[SUPPLIED TEXT]:
◆ ◆ ◆ ◆ ◆
You might be surprised to find that this small state, which ranks 5th from the bottom of the list of states in terms of area, actually has quite a few parks and natural areas scattered across its 9,600 sq. miles. 12 state parks, 7 state forests, 1 national forest, 1 national wildlife refuge, and 1 national recreation area offers plenty of nature to keep you busy!
If you’re a nature-lover, you will feel right at home here. Vermont hiking trails offer something for hikers of all skill levels; you’ll come across breath-taking cascades, mountain summits with great views from fire towers, and plenty of ponds and lakes to cool off in on a hot, summer day.
The poet Robert Frost loved this area of the country so much (and who can blame him?) that he spent the latter part of his life in the Vermont wilderness. If you’re a fan of his poetry or history in general, you can take a short 1-mile trail around his former cabin, which highlights his poetry along the way.
Summer and fall are without a doubt the best seasons to hike in Vermont. New England autumns are quite possibly the most spectacular in all the U.S., making a fall Vermont hike any leaf peeper’s dream come true. Summers, although they can get a bit on the warm side, sure beat the notorious “mud season” of late winter/early spring.
Whether you’re looking for easy hikes in Vermont, an adventurous overnight trip, or something in-between, we’ve got you covered with this list of 13 of the best hikes in VT.
Best Waterfall Hikes
With over 100 waterfalls and cascades dispersed about the state, you will find no shortage of Vermont hikes with waterfalls. The best part is that many of them are short, easy-to-get-to hikes. With so many falls scattered across the state, we decided to include one from each area! Regardless of which ones you visit, they are all sure to be breath-taking in their own way.
There are plenty of places to go hiking near Stowe, VT and Bingham Falls is a great place to start. This easy, half-mile out-and-back trail has convenient access right off of 108/Mountain Road near the popular Smugglers Notch State Park (SP). Due to the popularity of the area and easy access to the trail, you may come across many other fall enthusiasts on hot summer days. Don’t let that deter you, though, to see one of the most-loved falls in the state! Enjoy a dip in the cold water at the bottom of the 40-foot falls and the deep gorge views along the way.
If you’re looking for a short falls hike in central VT, you can’t beat the 0.4-mile one to Thundering Falls. Located near Killington, this quick walk takes you to the 6th tallest falls in the state, cascading an impressive 140 feet down a narrow gorge. This trail sees a lot of people, but the easy hike and falls make it worth the possible crowds. Other than this main attraction, there is also a historic mill powered by the rushing waters of Thundering Falls.
Last, but certainly not least, we have Hamilton Falls located in the southern part of the state. Also one of the tallest waterfalls in the state, Hamilton Falls drops 125 feet, cutting its way through rocky crevasses. Depending on your skill level, mood, and time constraints, you can take one of two ways to see the falls. The longer, more difficult route takes you 5.8 miles out-and-back. If you’d rather see the falls and be on your way to other adventures, there is a decent-sized parking lot closer to the falls, though the descent to the falls themselves is a bit steep.
Best Green Mountain Hikes
With the state’s nickname coming from these mountains, you can be assured there are some great wilderness areas to explore. As with any mountain hikes, you can expect more challenging trails with much more elevation gain. No matter which trail you choose, hiking in the Green Mountains is sure to be a rewarding experience with great views!
◆ ◆ ◆ ◆ ◆
[SOURCE DATA]:

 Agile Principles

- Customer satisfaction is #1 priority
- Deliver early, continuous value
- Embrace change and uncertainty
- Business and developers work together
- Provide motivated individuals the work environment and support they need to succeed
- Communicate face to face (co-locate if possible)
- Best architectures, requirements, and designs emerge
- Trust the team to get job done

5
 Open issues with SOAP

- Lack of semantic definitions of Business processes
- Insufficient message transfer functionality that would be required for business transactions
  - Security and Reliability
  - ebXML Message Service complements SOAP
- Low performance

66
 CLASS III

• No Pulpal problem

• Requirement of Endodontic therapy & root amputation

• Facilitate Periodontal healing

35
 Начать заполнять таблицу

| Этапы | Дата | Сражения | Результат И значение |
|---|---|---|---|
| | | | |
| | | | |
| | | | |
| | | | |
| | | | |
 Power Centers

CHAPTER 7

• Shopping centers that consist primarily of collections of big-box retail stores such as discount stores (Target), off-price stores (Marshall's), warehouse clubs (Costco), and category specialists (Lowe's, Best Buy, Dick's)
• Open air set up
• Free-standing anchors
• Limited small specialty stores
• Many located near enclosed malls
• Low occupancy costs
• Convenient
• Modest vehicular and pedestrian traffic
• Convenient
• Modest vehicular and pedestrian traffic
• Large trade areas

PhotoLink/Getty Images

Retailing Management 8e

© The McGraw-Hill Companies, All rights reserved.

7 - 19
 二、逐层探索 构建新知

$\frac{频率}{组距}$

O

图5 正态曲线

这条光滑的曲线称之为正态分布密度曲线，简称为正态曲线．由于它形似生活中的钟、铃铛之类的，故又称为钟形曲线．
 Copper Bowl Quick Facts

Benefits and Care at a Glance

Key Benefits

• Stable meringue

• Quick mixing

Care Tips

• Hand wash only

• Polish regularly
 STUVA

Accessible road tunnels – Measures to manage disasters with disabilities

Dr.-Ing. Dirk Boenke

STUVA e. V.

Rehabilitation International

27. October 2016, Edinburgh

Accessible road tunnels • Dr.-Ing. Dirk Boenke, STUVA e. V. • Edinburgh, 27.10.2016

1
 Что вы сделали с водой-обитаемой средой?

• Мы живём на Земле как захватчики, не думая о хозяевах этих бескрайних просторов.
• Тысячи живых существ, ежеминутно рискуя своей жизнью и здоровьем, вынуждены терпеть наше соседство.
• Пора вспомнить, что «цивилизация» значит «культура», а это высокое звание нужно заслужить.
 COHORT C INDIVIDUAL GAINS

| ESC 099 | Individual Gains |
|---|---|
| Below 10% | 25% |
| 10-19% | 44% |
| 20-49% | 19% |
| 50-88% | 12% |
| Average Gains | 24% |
◆ ◆ ◆ ◆ ◆
[PROBLEMS AND TASKS]:
A. From the Vermont hiking text, copy out the stretch from "The poet Robert" through "poetry along the way.".
B. Continue the Vermont hiking text from its last sentence.

[ANSWERS TO EACH TASK]:
A.
The poet Robert Frost loved this area of the country so much (and who can blame him?) that he spent the latter part of his life in the Vermont wilderness. If you’re a fan of his poetry or history in general, you can take a short 1-mile trail around his former cabin, which highlights his poetry along the way.

B.
Camel’s Hump Trail
If you’re near the northern part of the state, be sure to hit up the Camel’s Hump Trail. Located between the cities of Burlington and Montpelier, this 6-mile lollipop loop trail will take you up 2,500 feet to the 4,000-foot summit of the state’s third-highest mountain. It goes without saying that you will have great views from the summit, but you will also enjoy the unique alpine vegetation and ponds along the way as well to this National Natural Landmark.
This 7-mile out-and-back trail located in central Vermont will give you a run for your money too. You’ll gain 2,400 feet of elevation along the course of this trail to its main highlight, Killington Peak. Though the climb up is steep, you’ll be glad you made it with the views of not only the surrounding Green Mountains, but the White Mountains to the east in New Hampshire and the Adirondacks to the west in New York. Oh. And did we mention this is the second-highest summit in the entire state? So you can feel extra proud of tackling this one!
For some of the most beautiful views in the southern Green Mountain region, head out on the Mount Equinox Trail. One of the best southern Vermont hikes, this 6.3-mile hike will take you up a difficult 2,800 feet of elevation to the culmination of this out-and-back hike: Lookout Rock. From here, the tallest summit in the Taconic Range, you’ll find views of four states and a sweeping vista of the Vermont Valley. The abundant wildflowers on the way up can’t be beat either!
Best Hikes for Beginners
If you’re looking for something a bit less taxing, there are plenty of hikes in Vermont for beginners as well. Here are two of our favorites!
Located in Molly Stark SP near Wilmington, this 1.7-mile loop trail is great for those of you wanting some great views without exerting yourself too much. Enjoy the shade from the mighty evergreens before reaching the top, where you can climb to the top of the fire tower for awe-inspiring 360° views of both the surrounding mountains of Vermont and even northern Massachusetts.
Owl’s Head Trail
There are several different lengths of trail you can take to Owl’s Head, but for the sake of this section, we’ll stick to the easy to moderate 1.8-mile section. Located in the Groton State Forest in the northern part of the state, this trail heads past a swampy area and up a set of stone stairs built by the Civilian Conservation Corps back in the 1930s before landing at the top of Owl’s Head. Atop this granite-covered overlook, you’ll find great views of Kettle Pond, Groton Lake, and the surrounding Green Mountains.
Best Day Hikes
There are limitless options across the state for day hikes in Vermont. Whether you’re just looking to hit the trail for a few hours or literally all day, the Green Mountain State has something for you! Here are a few of the most notable ones New Englanders love.
Mount Pisgah Trail
If you’re looking to do some hiking near Burlington, VT, check out the Mount Pisgah Trail. It’s about a 2-hour drive, but the 4.5-mile trail is totally worth it if you’re into big views. The trail itself is rated as moderate, mixing steep ascents with more level terrain. Although you won’t get much of a view from the summit itself, there is a lookout to the west near the 1-mile mark, a view to the south of Burke Mountain and New Hampshire’s White Mountains when you’re nearing the top, and a little past the summit a ways down North Trail you will find views to the west of beautiful Lake Willoughby.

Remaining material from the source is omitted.